= Extrait cité =
· · · ·

LA FUTURE CITÉ DU THÉÂTRE
L’autre «palais Garnier». En 2024, elle verra le jour au sein des Ateliers Berthier, seule réalisation industrielle de Charles Garnier en 1895, architecte de l’Opéra de Paris. Vouée à abriter les ateliers de fabrication et les décors de l’Opéra de Paris – rôle toujours dévolu, leurs volumes exceptionnels, immense verrière, façades en meulière rehaussée de pilastres en pierre et en brique, appellent tous les rêves. Aujourd’hui reliés aux Batignolles par le parc Martin Luther King, les trois bâtiments formeront la Cité du Théâtre, vingt-deux mille mètres carrés avec l’implantation du Conservatoire National d’Art Dramatique, de la Comédie Française avec sa salle modulable tant désirée et de l’Odéon-Théâtre de l’Europe déjà présent depuis 2003. Ces trois institutions culturelles mutualiseront leur bibliothèque créant ainsi un outil de travail sans pareil pour les chercheurs et une cantine-restaurant publique, unique, mêlant les comédiens, les étudiants, les visiteurs. La Cité du Théâtre se dresse face au complexe cinématographique les 7 Batignolles, qui fête sa première année. Dans ce temple de l’image d’un nouveau genre, entre programmation de concerts, multiples festivals : Policier de Beaune, Paris Courts Devant, conférences, master class notamment
Eloquentia, il a été aussi question d’alliance de personnalités et de visions. Les 7 Batignolles a été imaginé par le producteur et réalisateur Djamel Bensalah (Le ciel, les oiseaux et… ta mère !, Beur sur la ville, Neuilly sa mère !), la famille Font (Ciné-Movida Perpignan) fondatrice du seul multiplex centenaire et Pathé Gaumont. Djamel Bensalah imagine le cinéma de ses fantasmes, entre Art et Essai et films populaires, pour les petits et les grands, avec une salle aux poufs colorés consacrée aux goûters-ciné, une de trois cent cinquante places, immersive, la Sphera et cinq autres. « Je suis un amoureux de tous les cinémas. J’aime Lubitsch, Capra, Sautet, Oury, Lautner. Je regarde au moins cinq films par semaine. Je veux que les 7 Batignolles soit un lieu de transmission, de culture et de brassage. Il se situe aussi géographiquement entre ma vie d’aujourd’hui et celle d’avant. J’habite Paris et j’ai grandi à Saint-Denis. On voit d’ici la tour Pleyel et ce cinéma s’inscrit dans la configuration du Grand Paris qui gomme les frontières entre la capitale et la banlieue », déclare-t-il lors de l’ouverture. L’architecture d’intérieur signée Ana Moussinet enflamme aussi l’oeil. Plafond miroir or poli et éclairs de laiton, graphisme cinétique aux murs, terrazzo au sol, mur végétal, ce cinéma mime un lobby de grand hôtel, avec «balcon sur le parc».

· · · ·

= Objectif 1 =
Dressez la liste de tous les cinéastes que Djamel Bensalah dit aimer dans l'extrait.
= Objectif 2 =
Filtrez les lignes fournies pour ne garder que celles qui contiennent la chaîne « further », en tenant compte de la casse.
L'extrait ci-dessus et les lignes ci-dessous n'ont aucun lien entre eux.

· · · ·

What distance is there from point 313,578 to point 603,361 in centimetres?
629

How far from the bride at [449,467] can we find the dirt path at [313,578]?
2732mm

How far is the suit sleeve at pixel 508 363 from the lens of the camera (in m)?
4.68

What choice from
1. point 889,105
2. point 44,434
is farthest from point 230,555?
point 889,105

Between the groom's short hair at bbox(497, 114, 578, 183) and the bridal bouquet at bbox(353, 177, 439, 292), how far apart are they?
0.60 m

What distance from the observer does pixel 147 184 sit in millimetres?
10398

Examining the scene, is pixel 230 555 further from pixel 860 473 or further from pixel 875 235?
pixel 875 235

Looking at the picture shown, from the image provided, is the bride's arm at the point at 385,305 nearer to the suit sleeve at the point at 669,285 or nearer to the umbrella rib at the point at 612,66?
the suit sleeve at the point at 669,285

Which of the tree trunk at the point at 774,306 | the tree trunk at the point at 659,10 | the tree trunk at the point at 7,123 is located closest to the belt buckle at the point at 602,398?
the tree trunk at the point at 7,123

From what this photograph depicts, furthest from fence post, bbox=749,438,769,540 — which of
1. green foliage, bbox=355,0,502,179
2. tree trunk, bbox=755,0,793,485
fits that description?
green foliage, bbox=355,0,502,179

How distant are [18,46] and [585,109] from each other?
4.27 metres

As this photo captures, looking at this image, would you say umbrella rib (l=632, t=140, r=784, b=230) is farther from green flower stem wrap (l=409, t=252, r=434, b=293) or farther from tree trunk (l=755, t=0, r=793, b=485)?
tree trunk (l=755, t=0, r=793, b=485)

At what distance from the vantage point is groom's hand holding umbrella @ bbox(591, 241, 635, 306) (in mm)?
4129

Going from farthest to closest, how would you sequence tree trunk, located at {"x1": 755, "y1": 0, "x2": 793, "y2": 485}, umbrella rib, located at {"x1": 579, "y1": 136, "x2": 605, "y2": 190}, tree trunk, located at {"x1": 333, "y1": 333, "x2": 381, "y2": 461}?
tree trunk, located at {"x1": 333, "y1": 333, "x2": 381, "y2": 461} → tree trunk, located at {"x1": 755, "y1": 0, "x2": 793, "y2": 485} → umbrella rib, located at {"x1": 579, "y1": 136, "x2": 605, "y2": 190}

· · · ·

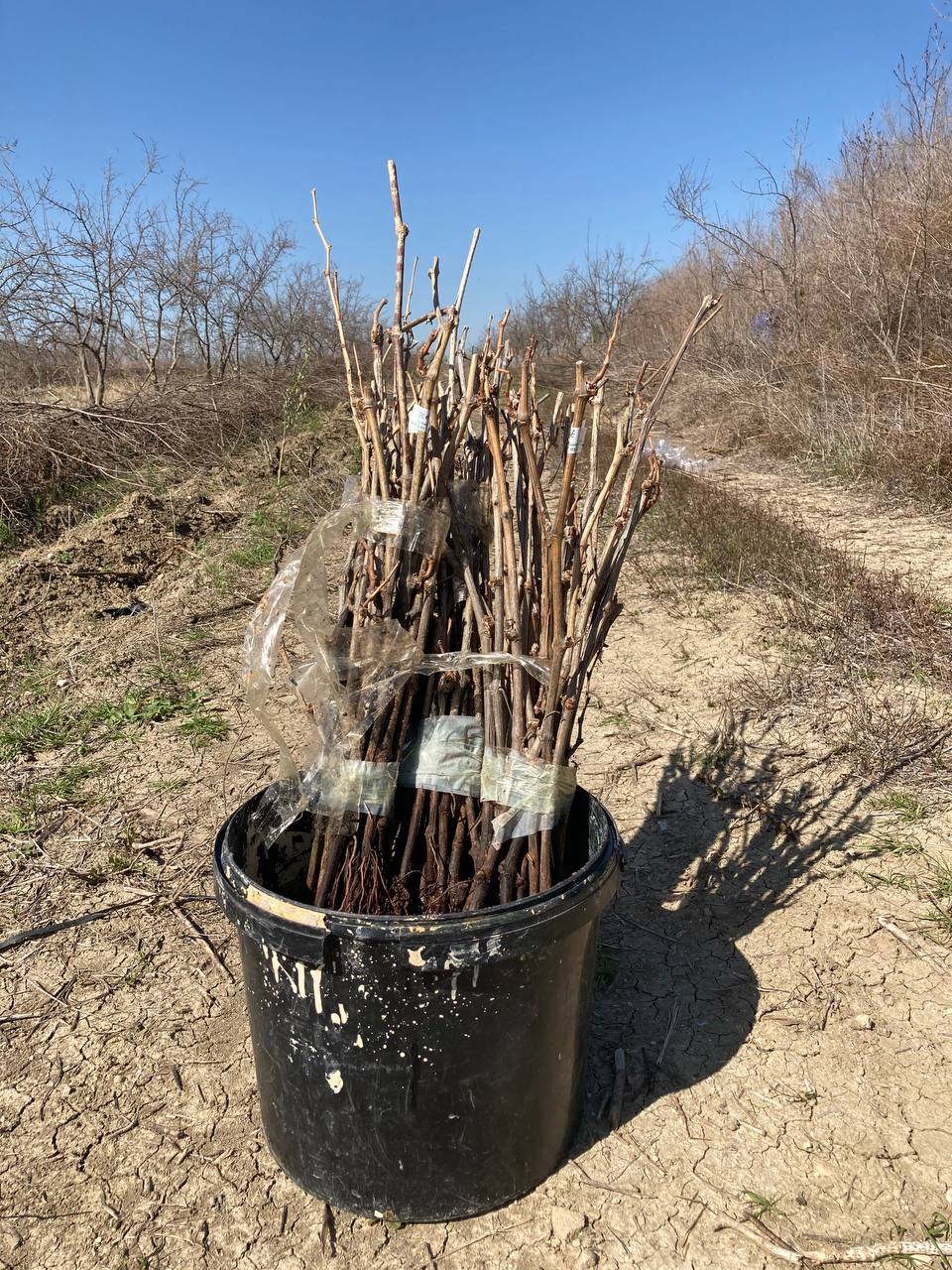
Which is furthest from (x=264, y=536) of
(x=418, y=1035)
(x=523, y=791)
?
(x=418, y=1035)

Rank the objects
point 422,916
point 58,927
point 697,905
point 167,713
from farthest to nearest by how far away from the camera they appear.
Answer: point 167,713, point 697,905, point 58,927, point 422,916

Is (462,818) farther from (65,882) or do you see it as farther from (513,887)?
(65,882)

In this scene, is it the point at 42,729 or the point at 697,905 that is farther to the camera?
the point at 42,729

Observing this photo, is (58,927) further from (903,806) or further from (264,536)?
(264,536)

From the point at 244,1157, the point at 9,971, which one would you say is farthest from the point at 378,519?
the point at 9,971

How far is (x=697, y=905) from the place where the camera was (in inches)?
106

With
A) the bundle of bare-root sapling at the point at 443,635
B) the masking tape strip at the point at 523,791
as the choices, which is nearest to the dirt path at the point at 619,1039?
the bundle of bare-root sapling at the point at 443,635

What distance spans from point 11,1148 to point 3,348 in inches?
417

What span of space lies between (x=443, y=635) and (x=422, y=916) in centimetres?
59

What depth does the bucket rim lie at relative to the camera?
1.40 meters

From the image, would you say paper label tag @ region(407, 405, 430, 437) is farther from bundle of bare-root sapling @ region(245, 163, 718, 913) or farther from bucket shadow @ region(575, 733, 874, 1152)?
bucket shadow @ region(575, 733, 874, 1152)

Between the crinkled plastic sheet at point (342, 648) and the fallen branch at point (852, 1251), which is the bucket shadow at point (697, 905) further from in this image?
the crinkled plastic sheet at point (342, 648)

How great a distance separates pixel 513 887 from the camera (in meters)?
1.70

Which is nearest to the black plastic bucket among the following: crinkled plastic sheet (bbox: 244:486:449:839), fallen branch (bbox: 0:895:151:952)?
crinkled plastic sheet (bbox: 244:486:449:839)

· · · ·

= Résultat 1 =
Lubitsch, Capra, Sautet, Oury, Lautner

= Résultat 2 =
Examining the scene, is pixel 230 555 further from pixel 860 473 or further from pixel 875 235?
Observing this photo, is (58,927) further from (903,806) or further from (264,536)?
Between the crinkled plastic sheet at point (342, 648) and the fallen branch at point (852, 1251), which is the bucket shadow at point (697, 905) further from in this image?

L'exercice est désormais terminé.